Cıkladım. "Adam doktor ya. Dinlenecek vakti yok doğru düzgün." deyip sırıttım. Uff gülesim geldi.

"Niye? Doktorlar evlenemiyor mu?"

Sırıtıyordu. Omuz silktim.

"Evlenirler evlenirler de ne kadar sağlıklı bir ilişkileri olur bilemiyorum. Hem ben gönlümü hoş edecek eş isterim."

Güldü. Hafifçe güldüm. Delirmedim ya ben.

"Bir an önce evlenmem lazım." dedim umursamazca. "Yaşım geçiyor. Bir sürü çocuk yapmak istiyorum."

"Lan." dedi gülerek. Utandım. Kafa gitti benim. Nasıl döndüreceğim bunu şimdi?

Rezillik diz boyu.

"Ama bu boşlukta da aday bulamıyorum. Neyse çay alıyım mı sana? Bitmiş."

"Al." dedi gülerek. Keyif alıyordu bu hâlimden. Kesin pancar gibi çıktım. Ağlıyacağım.

"Utandırmasana."

Kaşlarımı çattım. Yerinde dikleşip boğazını temizledi. Yüzündeki sırıtış geçmemişti.

"Amacım seni utandırmak değil. Gülüyorsun lan."

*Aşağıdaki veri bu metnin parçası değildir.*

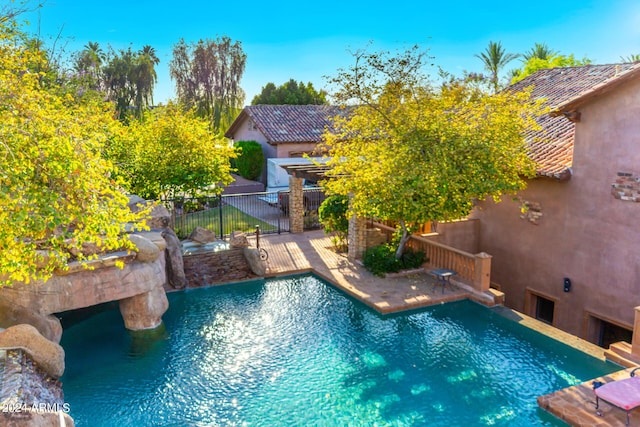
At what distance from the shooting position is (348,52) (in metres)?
19.3

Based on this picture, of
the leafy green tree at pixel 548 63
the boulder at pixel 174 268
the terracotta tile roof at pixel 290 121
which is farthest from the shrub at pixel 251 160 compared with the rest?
the leafy green tree at pixel 548 63

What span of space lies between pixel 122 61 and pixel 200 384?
56857mm

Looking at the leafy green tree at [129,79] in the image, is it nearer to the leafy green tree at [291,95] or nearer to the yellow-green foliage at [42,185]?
the leafy green tree at [291,95]

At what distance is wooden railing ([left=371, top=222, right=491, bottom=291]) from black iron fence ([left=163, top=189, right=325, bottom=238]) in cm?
850

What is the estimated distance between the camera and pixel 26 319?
13.4 meters

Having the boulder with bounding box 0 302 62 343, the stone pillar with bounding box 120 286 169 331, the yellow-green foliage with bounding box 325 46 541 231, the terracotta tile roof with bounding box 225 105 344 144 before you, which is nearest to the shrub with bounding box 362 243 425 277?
the yellow-green foliage with bounding box 325 46 541 231

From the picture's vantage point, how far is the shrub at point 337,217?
2344cm

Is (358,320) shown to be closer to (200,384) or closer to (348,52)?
(200,384)

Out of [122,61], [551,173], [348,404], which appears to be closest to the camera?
[348,404]

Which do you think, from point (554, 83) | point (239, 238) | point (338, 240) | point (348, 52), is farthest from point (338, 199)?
point (554, 83)

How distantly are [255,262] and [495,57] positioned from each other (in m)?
52.7

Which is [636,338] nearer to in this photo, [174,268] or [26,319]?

Ellerim yanaklarıma giderken yanaklarımın ağrıdığını hissettim. Sımsıcaktı. Ben sırıtıyor muyum?

Yükselen telefon sesiyle duraksadım. Elini cebine atıp telefonuna baktı. Cevaplayıp kulağına götürdüğünde hemen ciddiyete büründü. Kaşlarını çatmış hâlde karşı tarafı dinliyordu.

"Hemen geliyorum. Ben gelene kadar pürüz istemiyorum."

Telefonu kapatıp ayaklandı.

"Acil gitmem gerek. Gece mesaj atarım."

"Tamam kolay gelsin." dedim tedirgince. Sert çehresi yumuşadı ve güldü.

"Sen o doktor adayını yeniden düşün bence."

Gözlerimi devirdim. Gülme Müge.

"Boş yapma. Git nereye gidiyorsan."

Gülerek yanımdan ayrıldı. Elimi yüzüme getirdiğimde sırıttığımı fark ettim. Boşluktayız.